Move for coal bucks trends

CHEYENNE, Wyo. — A $90 million investment that runs against the trend of coal bankruptcies and mine closures should enable two new coal mines and related facilities to open in West Virginia and Virginia next year, coal developer Ramaco Development and partners announced today.

The mines would extract metallurgical coal, the type used for steel production. Most metallurgical coal mined in the U.S. is exported overseas.

Kentucky-based Ramaco’s partnership with two private equity firms will directly create some 400 jobs, said Ramaco CEO Randall Atkins.

The Elk Creek Mine in southern West Virginia and the Berwind Mine spanning the boundary between southern West Virginia and Virginia will be operational for around 17 years. Test mining at both sites should begin by early next year and work on the Elk Creek Mine’s coal preparation plant will start even sooner, according to Ramaco.

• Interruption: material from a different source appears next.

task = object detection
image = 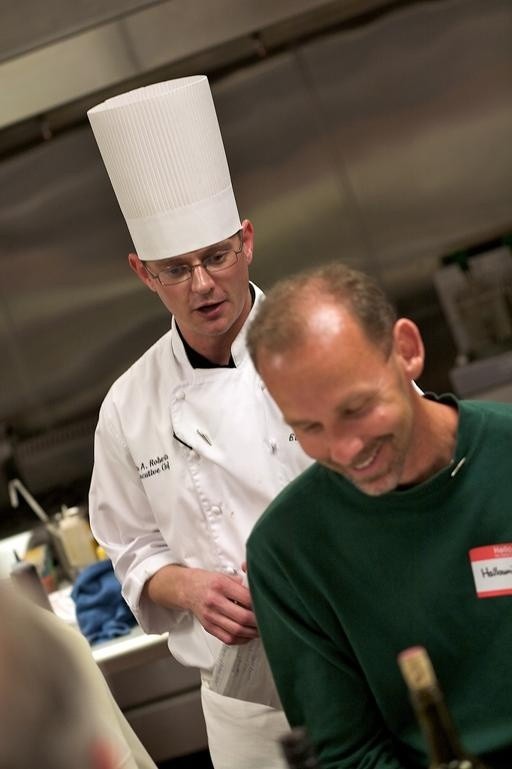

The company plans to begin talking with potential buyers in the next few weeks and could begin shipping coal under supply agreements in 2018, he said.

Over the past year, bankruptcy reorganizations by major companies including Alpha Natural Resources, Arch Coal and Peabody Energy have roiled the U.S. coal industry.

Low prices for natural gas and looming greenhouse-gas regulations are causing many utilities to turn away from coal as their fuel of choice for generating electricity. Coal-fired power capacity is down 15 percent nationwide since 2011, according to the U.S. Energy Information Administration.

Long-term, Ramaco seeks to produce up to 4 million tons from the two mines per year.